### Problem description
Copy out every line of the records in which "muntjac" can be found.

### Data for review
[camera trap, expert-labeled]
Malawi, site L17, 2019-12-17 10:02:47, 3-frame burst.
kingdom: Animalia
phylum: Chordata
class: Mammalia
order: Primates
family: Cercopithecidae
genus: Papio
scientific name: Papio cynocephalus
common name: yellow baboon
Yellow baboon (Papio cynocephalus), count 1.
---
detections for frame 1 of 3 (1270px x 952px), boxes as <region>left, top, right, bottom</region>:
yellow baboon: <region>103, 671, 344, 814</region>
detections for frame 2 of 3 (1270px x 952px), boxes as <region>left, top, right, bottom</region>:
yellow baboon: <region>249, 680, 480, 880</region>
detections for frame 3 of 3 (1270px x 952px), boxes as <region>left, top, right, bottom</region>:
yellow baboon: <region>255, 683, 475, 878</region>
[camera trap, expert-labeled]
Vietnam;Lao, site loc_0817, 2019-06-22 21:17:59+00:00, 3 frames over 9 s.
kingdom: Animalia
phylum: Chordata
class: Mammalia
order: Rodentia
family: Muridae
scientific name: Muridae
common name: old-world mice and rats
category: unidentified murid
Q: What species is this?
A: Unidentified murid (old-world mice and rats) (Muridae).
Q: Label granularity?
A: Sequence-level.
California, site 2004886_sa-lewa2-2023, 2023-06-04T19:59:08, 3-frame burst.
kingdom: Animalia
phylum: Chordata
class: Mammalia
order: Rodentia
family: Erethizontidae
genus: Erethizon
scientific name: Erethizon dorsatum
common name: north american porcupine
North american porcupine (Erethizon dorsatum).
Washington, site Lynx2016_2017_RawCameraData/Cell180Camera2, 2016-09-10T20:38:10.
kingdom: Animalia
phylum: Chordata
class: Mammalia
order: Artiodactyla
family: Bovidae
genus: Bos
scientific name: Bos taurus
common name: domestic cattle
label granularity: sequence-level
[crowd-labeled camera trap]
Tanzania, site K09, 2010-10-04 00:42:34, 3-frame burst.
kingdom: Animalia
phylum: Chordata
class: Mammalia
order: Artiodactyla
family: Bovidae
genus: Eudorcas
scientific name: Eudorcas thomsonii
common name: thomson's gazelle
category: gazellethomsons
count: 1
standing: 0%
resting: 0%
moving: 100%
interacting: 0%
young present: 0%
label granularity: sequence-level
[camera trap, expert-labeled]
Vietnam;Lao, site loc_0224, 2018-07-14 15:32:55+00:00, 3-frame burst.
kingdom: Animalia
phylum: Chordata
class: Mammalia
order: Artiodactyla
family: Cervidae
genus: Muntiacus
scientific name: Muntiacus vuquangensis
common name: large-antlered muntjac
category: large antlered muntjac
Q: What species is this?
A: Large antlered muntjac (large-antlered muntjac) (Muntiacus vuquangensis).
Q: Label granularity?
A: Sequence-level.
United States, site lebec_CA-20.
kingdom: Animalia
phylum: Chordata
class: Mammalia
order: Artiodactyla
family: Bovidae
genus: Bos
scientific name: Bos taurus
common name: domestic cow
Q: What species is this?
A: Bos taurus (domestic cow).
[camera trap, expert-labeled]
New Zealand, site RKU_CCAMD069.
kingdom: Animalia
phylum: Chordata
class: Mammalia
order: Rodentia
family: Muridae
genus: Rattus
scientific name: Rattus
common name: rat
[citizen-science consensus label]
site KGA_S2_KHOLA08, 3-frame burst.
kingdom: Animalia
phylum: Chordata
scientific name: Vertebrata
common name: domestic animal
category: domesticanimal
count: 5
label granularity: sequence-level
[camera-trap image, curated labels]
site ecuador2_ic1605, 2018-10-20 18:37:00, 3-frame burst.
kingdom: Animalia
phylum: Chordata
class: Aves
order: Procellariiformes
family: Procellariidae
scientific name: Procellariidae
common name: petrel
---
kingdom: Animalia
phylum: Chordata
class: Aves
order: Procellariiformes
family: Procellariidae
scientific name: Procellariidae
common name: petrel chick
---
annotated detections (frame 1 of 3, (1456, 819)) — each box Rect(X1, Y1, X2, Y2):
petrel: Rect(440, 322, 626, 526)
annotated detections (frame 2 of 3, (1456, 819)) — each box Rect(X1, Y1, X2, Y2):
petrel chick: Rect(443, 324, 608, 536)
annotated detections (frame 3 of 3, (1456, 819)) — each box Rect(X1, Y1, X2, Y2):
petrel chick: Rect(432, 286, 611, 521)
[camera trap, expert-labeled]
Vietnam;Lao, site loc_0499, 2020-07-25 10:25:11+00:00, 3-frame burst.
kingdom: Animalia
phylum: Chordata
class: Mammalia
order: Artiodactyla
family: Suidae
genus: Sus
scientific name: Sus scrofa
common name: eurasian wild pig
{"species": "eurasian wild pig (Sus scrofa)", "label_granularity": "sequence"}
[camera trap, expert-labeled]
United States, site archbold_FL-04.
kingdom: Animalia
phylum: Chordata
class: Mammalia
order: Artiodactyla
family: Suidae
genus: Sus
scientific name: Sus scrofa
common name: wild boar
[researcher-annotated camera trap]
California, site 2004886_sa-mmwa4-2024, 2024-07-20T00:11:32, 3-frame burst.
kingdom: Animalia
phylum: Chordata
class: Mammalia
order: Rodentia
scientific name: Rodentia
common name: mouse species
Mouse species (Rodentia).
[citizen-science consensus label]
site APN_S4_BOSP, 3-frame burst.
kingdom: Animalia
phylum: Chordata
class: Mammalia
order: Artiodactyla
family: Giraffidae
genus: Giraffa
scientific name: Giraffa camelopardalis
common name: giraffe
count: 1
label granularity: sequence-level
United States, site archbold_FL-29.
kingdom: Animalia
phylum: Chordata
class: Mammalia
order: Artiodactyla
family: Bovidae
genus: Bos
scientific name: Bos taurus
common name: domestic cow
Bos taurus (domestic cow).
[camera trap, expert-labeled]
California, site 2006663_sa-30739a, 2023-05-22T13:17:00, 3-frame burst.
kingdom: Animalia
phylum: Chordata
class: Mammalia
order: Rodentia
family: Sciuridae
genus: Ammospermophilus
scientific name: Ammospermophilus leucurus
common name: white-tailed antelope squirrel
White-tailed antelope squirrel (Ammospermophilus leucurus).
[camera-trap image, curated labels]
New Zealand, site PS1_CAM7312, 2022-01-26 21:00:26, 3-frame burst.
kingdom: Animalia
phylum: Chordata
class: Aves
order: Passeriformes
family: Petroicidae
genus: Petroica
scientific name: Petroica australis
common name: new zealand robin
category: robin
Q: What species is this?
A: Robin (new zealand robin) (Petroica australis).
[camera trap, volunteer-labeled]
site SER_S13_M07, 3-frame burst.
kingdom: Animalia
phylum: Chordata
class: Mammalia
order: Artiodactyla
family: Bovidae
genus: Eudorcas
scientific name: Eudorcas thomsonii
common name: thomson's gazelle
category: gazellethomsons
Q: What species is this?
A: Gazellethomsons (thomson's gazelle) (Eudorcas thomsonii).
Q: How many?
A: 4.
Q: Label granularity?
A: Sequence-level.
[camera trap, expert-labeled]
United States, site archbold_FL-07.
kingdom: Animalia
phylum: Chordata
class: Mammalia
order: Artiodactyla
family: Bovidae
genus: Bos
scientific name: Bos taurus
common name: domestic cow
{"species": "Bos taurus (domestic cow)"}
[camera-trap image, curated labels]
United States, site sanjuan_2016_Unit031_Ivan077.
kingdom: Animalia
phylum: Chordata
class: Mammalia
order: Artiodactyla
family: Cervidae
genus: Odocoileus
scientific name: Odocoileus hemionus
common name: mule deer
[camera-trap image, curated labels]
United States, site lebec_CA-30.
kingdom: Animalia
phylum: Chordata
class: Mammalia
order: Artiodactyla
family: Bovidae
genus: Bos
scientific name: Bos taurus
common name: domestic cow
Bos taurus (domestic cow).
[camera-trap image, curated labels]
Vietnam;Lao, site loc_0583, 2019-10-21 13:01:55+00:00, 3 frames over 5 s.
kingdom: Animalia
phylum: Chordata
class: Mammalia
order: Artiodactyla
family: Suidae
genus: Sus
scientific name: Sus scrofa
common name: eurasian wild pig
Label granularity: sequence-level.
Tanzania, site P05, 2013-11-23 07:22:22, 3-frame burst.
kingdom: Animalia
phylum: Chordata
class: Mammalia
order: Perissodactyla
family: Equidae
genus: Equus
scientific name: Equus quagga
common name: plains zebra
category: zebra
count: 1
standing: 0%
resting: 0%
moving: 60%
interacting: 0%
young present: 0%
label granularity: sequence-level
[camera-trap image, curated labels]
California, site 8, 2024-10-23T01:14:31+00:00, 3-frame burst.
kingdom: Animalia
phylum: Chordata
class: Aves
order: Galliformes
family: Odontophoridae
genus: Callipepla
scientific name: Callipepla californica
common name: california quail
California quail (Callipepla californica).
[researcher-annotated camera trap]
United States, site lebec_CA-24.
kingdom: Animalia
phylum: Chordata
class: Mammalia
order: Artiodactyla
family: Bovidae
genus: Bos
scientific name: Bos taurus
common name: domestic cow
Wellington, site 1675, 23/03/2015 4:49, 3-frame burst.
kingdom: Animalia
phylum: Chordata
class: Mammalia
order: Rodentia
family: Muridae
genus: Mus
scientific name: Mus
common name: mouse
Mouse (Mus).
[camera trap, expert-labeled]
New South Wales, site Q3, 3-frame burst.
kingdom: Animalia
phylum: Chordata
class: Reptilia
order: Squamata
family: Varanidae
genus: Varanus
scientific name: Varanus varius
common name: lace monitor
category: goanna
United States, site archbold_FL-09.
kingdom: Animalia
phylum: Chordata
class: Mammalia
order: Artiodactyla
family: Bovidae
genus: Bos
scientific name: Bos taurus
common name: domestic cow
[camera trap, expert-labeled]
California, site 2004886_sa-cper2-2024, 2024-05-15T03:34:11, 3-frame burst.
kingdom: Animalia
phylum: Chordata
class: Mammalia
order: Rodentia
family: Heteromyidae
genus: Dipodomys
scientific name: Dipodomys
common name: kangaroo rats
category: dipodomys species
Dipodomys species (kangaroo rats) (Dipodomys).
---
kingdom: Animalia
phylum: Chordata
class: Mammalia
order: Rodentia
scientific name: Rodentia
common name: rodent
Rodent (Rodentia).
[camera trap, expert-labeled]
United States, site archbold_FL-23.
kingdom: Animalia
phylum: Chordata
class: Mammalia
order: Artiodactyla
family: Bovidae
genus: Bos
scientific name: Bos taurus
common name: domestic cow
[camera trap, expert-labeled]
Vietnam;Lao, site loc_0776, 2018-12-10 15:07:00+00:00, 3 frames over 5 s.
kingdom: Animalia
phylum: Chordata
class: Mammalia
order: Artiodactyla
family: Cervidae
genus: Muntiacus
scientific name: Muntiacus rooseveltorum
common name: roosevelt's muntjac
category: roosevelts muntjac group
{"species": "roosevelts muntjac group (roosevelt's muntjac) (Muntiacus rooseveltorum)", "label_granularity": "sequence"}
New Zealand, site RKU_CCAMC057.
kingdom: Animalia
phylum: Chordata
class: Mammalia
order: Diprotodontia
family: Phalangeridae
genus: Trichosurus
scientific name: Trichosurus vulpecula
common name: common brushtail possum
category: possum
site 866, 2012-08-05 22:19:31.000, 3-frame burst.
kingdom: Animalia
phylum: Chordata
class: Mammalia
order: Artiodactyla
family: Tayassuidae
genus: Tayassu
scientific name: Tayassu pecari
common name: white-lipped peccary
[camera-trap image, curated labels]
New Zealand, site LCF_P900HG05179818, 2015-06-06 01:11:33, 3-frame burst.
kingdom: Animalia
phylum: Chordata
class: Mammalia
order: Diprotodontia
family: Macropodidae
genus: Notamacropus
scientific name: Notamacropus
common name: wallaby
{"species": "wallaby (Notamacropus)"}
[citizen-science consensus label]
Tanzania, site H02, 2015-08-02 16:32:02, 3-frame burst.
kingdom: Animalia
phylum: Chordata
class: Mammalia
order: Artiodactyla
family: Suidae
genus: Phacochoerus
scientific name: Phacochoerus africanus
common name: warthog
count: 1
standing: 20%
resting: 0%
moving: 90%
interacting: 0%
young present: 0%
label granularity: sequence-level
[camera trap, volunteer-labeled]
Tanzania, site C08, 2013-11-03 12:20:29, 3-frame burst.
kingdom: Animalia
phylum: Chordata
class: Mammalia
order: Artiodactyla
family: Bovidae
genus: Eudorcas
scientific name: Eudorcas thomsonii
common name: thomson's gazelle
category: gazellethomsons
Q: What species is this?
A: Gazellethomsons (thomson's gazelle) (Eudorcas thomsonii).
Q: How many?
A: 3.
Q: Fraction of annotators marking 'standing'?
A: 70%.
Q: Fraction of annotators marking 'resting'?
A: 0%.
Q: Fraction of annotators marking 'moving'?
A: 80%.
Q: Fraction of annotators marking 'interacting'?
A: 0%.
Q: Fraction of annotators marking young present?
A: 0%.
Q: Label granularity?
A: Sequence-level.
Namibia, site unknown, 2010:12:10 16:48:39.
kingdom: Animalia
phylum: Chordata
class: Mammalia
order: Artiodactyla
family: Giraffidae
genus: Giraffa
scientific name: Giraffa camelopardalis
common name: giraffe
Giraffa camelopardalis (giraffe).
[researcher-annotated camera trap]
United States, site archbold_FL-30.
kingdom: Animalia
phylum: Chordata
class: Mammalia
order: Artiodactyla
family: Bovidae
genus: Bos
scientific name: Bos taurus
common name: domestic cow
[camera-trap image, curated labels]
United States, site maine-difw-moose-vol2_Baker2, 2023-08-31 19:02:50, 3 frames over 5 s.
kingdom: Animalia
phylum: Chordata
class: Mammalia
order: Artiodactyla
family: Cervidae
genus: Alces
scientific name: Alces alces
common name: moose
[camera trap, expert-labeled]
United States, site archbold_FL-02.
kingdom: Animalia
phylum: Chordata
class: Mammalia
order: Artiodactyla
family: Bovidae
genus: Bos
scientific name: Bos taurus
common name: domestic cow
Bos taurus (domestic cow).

### Solution below
common name: large-antlered muntjac
category: large antlered muntjac
A: Large antlered muntjac (large-antlered muntjac) (Muntiacus vuquangensis).
common name: roosevelt's muntjac
category: roosevelts muntjac group
{"species": "roosevelts muntjac group (roosevelt's muntjac) (Muntiacus rooseveltorum)", "label_granularity": "sequence"}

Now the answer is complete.